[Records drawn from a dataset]
----

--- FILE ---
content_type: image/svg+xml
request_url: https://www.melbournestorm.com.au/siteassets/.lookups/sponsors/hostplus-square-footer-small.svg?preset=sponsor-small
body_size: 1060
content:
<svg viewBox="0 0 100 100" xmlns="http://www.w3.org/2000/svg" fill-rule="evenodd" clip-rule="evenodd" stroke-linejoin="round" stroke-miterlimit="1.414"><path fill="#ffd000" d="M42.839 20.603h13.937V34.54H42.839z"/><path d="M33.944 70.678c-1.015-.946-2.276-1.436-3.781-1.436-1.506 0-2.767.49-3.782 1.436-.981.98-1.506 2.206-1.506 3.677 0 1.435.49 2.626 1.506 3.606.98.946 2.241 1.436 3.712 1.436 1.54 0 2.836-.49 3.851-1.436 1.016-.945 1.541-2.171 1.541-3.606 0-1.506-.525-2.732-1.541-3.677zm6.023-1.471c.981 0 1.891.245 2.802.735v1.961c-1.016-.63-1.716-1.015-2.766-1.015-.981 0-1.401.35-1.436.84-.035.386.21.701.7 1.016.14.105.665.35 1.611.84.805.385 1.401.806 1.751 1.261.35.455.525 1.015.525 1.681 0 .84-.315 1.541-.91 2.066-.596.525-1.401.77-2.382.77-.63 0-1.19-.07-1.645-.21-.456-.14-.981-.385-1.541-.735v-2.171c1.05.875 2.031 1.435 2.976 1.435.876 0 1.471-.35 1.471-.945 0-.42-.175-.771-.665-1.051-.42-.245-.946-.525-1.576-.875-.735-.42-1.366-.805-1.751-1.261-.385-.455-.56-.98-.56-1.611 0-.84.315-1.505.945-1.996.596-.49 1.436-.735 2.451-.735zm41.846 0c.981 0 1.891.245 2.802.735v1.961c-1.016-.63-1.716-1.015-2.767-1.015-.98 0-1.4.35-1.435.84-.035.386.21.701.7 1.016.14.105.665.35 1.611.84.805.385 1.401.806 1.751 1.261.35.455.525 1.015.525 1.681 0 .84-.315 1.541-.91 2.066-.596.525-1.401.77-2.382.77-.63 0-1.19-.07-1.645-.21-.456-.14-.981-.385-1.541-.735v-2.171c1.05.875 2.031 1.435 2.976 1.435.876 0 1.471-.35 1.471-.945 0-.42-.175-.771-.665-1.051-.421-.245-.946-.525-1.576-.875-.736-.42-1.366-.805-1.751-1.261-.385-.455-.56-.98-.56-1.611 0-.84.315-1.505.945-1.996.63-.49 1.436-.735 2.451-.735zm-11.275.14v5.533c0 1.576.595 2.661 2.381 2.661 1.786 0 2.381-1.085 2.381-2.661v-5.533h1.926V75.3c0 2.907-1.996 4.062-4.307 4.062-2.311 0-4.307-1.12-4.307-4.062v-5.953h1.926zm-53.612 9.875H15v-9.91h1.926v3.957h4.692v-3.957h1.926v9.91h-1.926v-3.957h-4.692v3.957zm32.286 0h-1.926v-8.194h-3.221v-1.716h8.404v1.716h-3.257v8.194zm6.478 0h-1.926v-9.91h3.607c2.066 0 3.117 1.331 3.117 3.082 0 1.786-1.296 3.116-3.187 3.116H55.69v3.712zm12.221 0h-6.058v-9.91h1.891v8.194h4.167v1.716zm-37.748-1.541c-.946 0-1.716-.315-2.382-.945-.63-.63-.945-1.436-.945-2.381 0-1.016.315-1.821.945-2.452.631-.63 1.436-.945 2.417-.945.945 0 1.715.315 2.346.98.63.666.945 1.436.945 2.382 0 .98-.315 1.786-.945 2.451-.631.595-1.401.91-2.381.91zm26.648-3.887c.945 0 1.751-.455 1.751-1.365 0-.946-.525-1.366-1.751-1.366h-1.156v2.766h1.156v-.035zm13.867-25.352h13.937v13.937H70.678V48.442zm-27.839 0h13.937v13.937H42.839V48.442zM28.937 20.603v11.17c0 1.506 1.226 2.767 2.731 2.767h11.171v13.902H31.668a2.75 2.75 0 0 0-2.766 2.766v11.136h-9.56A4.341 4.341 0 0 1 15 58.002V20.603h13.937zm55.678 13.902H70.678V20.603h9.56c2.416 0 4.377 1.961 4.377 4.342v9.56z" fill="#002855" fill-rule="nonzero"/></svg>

----

### Your task
All of the entries need to be reproduced exactly; please write them out.

### Result for this task
--- FILE ---
content_type: image/svg+xml
request_url: https://www.melbournestorm.com.au/siteassets/.lookups/sponsors/hostplus-square-footer-small.svg?preset=sponsor-small
body_size: 1060
content:
<svg viewBox="0 0 100 100" xmlns="http://www.w3.org/2000/svg" fill-rule="evenodd" clip-rule="evenodd" stroke-linejoin="round" stroke-miterlimit="1.414"><path fill="#ffd000" d="M42.839 20.603h13.937V34.54H42.839z"/><path d="M33.944 70.678c-1.015-.946-2.276-1.436-3.781-1.436-1.506 0-2.767.49-3.782 1.436-.981.98-1.506 2.206-1.506 3.677 0 1.435.49 2.626 1.506 3.606.98.946 2.241 1.436 3.712 1.436 1.54 0 2.836-.49 3.851-1.436 1.016-.945 1.541-2.171 1.541-3.606 0-1.506-.525-2.732-1.541-3.677zm6.023-1.471c.981 0 1.891.245 2.802.735v1.961c-1.016-.63-1.716-1.015-2.766-1.015-.981 0-1.401.35-1.436.84-.035.386.21.701.7 1.016.14.105.665.35 1.611.84.805.385 1.401.806 1.751 1.261.35.455.525 1.015.525 1.681 0 .84-.315 1.541-.91 2.066-.596.525-1.401.77-2.382.77-.63 0-1.19-.07-1.645-.21-.456-.14-.981-.385-1.541-.735v-2.171c1.05.875 2.031 1.435 2.976 1.435.876 0 1.471-.35 1.471-.945 0-.42-.175-.771-.665-1.051-.42-.245-.946-.525-1.576-.875-.735-.42-1.366-.805-1.751-1.261-.385-.455-.56-.98-.56-1.611 0-.84.315-1.505.945-1.996.596-.49 1.436-.735 2.451-.735zm41.846 0c.981 0 1.891.245 2.802.735v1.961c-1.016-.63-1.716-1.015-2.767-1.015-.98 0-1.4.35-1.435.84-.035.386.21.701.7 1.016.14.105.665.35 1.611.84.805.385 1.401.806 1.751 1.261.35.455.525 1.015.525 1.681 0 .84-.315 1.541-.91 2.066-.596.525-1.401.77-2.382.77-.63 0-1.19-.07-1.645-.21-.456-.14-.981-.385-1.541-.735v-2.171c1.05.875 2.031 1.435 2.976 1.435.876 0 1.471-.35 1.471-.945 0-.42-.175-.771-.665-1.051-.421-.245-.946-.525-1.576-.875-.736-.42-1.366-.805-1.751-1.261-.385-.455-.56-.98-.56-1.611 0-.84.315-1.505.945-1.996.63-.49 1.436-.735 2.451-.735zm-11.275.14v5.533c0 1.576.595 2.661 2.381 2.661 1.786 0 2.381-1.085 2.381-2.661v-5.533h1.926V75.3c0 2.907-1.996 4.062-4.307 4.062-2.311 0-4.307-1.12-4.307-4.062v-5.953h1.926zm-53.612 9.875H15v-9.91h1.926v3.957h4.692v-3.957h1.926v9.91h-1.926v-3.957h-4.692v3.957zm32.286 0h-1.926v-8.194h-3.221v-1.716h8.404v1.716h-3.257v8.194zm6.478 0h-1.926v-9.91h3.607c2.066 0 3.117 1.331 3.117 3.082 0 1.786-1.296 3.116-3.187 3.116H55.69v3.712zm12.221 0h-6.058v-9.91h1.891v8.194h4.167v1.716zm-37.748-1.541c-.946 0-1.716-.315-2.382-.945-.63-.63-.945-1.436-.945-2.381 0-1.016.315-1.821.945-2.452.631-.63 1.436-.945 2.417-.945.945 0 1.715.315 2.346.98.63.666.945 1.436.945 2.382 0 .98-.315 1.786-.945 2.451-.631.595-1.401.91-2.381.91zm26.648-3.887c.945 0 1.751-.455 1.751-1.365 0-.946-.525-1.366-1.751-1.366h-1.156v2.766h1.156v-.035zm13.867-25.352h13.937v13.937H70.678V48.442zm-27.839 0h13.937v13.937H42.839V48.442zM28.937 20.603v11.17c0 1.506 1.226 2.767 2.731 2.767h11.171v13.902H31.668a2.75 2.75 0 0 0-2.766 2.766v11.136h-9.56A4.341 4.341 0 0 1 15 58.002V20.603h13.937zm55.678 13.902H70.678V20.603h9.56c2.416 0 4.377 1.961 4.377 4.342v9.56z" fill="#002855" fill-rule="nonzero"/></svg>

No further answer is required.